#### What the task requires
Give back, word for word, the part of the text on Lipschitz continuity at every point starting with "For every $x" and going on through "a compact interval.)".

For every $x \in [a,b]$ there is $\varepsilon_x \gt 0$ and a constant $C_x$ (that may both depend on $x$) such that for all $y \in [a,b]$ with $|y-x| \lt \varepsilon_x$ we have $|f(y) - f(x)| \lt C_x |y-x|$.

(I don't know if this is a standard notion, it's a definition I made up myself on the fly, because that's the only interpretation of “Lipschitz at every point” I could think of that 1. deserves the name, and 2. doesn't imply Lipschitz on a compact interval.)


For inspiration, the following picture may help: it is the graph of $x\sin{\frac{1}{x}}$. However, showing rigorously that it is Lipschitz at every point is a bit cumbersome without derivatives:

xsin(1/x)

#### Supplied records
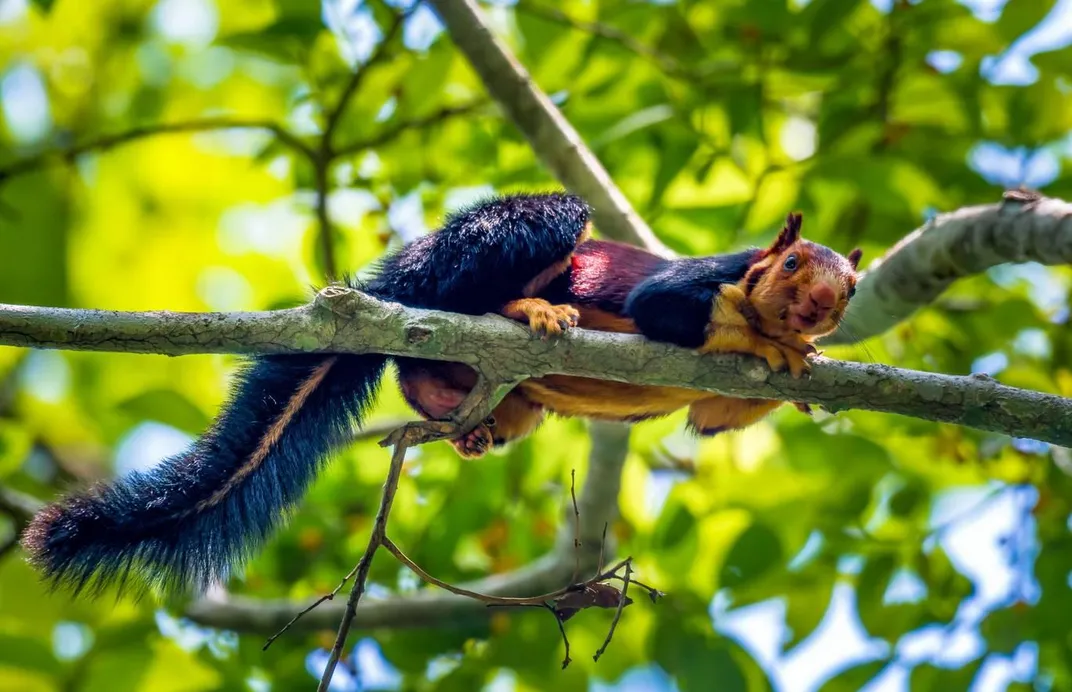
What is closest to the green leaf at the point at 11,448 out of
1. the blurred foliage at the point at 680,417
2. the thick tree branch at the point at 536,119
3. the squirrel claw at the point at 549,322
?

#### Complete answer
For every $x \in [a,b]$ there is $\varepsilon_x \gt 0$ and a constant $C_x$ (that may both depend on $x$) such that for all $y \in [a,b]$ with $|y-x| \lt \varepsilon_x$ we have $|f(y) - f(x)| \lt C_x |y-x|$.

(I don't know if this is a standard notion, it's a definition I made up myself on the fly, because that's the only interpretation of “Lipschitz at every point” I could think of that 1. deserves the name, and 2. doesn't imply Lipschitz on a compact interval.)